## Directive 1
In the SAMPA text, under which project was SAMPA originally developed?
## Directive 2
Write out the SAMPA text word for word, everything from "In continuous speech" down to "instance, not otherwise.".

## Extract to read
## Begin
SAMPA (Speech Assessment Methods Phonetic Alphabet) is a machine-readable phonetic alphabet originally developed under the ESPRIT project 1541 (SAM) in 1987--89 by an international group of phoneticians and applied in the first instance to Danish, Dutch, English, French, German and Italian (SAM 1988, 1989). It has since been extended to other languages, including Norwegian, Swedish, Spanish, Portuguese and Greek.
Section A.1.2 covers the present status of SAMPA, and addresses the languages Danish, Dutch, English, French, German, Italian, Norwegian, Portuguese, Spanish, Swedish and Greek. Section A.1.3 discusses additional levels of annotation. A.1.4 addresses important issues to be considered in the relationship of SAMPA to other computer-coded phonetic transcription systems in use in the world. The IPA convention in Kiel, August 19--21, 1989, presented an opportunity to assess the situation.
In principle, SAMPA provides for phonemic notation of languages. For example, the r-sounds of English rip, trip, and drip are all instances of the phoneme /r/, although different articulatory and acoustically (in voicing and in presence/absence of friction). These different allophones are predictable from the phonetic context: we can unambiguously write them all as /r/. The arguments for preferring phonemic notation to allophonic are (i) it is simpler while still being unambiguous; (ii) correct identification of allophones may be difficult for those without phonetic training; and (iii) too few codes are available in the range 32--127 to provide for all allophones.
In syllable-initial position, English /t/ is alveolar and aspirated; French /t/, dental and unaspirated; Swedish /t/, dental and aspirated. We ignore these comparative differences in our notation, writing all as /t/. SAMPA does not need to adopt distinct symbols to reflect these differences. (However, if and when SAMPA is applied to Hindi, for example, where these differences are phonemic, it would become necessary to notate them explicitly.)
In continuous speech the actual sounds used in pronouncing a word may well differ from the word's citation form (dictionary entry). A phonotypical transcription is one in which citation forms are modified in accordance with known phonetic rules of connected speech. For example, in a phonotypical transcription of English, final linking /r/ would be shown before a following vowel ( better ask) but not before a consonant ( better go); the lexical entry would be invariant. In an actual utterance the speaker might or might not conform to phonotypical expectations; an impressionistic transcription reflects a human (or mechanical) auditory or acoustic analysis of what was actually said. In the case at issue, /r/ would be shown if phonetically present in a given instance, not otherwise.
## End
## Items
## Begin
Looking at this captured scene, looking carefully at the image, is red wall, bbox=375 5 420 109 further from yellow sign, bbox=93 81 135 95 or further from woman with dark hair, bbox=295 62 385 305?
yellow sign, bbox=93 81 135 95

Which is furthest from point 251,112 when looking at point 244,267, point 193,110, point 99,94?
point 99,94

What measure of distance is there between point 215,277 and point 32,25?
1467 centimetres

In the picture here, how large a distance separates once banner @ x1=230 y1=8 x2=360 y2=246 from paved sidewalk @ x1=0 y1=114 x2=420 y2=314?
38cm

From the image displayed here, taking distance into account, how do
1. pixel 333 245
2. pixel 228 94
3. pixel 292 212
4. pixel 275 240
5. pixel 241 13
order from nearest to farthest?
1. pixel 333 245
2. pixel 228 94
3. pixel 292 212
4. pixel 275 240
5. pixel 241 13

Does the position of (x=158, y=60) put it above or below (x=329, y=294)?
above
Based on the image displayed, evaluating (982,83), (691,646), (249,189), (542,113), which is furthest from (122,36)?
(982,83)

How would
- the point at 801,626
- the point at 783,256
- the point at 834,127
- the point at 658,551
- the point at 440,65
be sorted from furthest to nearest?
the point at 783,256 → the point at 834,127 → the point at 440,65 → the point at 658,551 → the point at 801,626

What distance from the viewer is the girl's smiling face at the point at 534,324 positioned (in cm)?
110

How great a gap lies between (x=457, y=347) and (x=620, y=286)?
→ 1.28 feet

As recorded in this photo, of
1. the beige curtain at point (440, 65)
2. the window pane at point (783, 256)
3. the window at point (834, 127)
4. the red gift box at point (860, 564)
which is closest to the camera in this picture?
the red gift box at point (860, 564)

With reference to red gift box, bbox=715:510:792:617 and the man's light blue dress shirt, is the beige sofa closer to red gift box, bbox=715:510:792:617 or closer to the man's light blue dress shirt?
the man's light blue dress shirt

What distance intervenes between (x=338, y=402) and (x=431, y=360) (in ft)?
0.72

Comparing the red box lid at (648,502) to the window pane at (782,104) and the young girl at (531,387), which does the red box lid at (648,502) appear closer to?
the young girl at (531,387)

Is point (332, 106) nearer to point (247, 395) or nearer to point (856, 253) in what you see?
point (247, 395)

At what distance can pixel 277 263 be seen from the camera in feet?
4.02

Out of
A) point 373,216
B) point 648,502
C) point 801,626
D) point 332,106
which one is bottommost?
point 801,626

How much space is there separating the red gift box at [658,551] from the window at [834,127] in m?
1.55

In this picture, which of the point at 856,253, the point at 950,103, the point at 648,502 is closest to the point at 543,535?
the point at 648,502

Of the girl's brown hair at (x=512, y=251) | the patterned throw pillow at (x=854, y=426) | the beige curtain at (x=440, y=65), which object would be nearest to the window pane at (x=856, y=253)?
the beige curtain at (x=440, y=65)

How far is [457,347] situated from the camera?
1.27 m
## End
## Exercise result 1
ESPRIT project 1541 (SAM).

## Exercise result 2
In continuous speech the actual sounds used in pronouncing a word may well differ from the word's citation form (dictionary entry). A phonotypical transcription is one in which citation forms are modified in accordance with known phonetic rules of connected speech. For example, in a phonotypical transcription of English, final linking /r/ would be shown before a following vowel ( better ask) but not before a consonant ( better go); the lexical entry would be invariant. In an actual utterance the speaker might or might not conform to phonotypical expectations; an impressionistic transcription reflects a human (or mechanical) auditory or acoustic analysis of what was actually said. In the case at issue, /r/ would be shown if phonetically present in a given instance, not otherwise.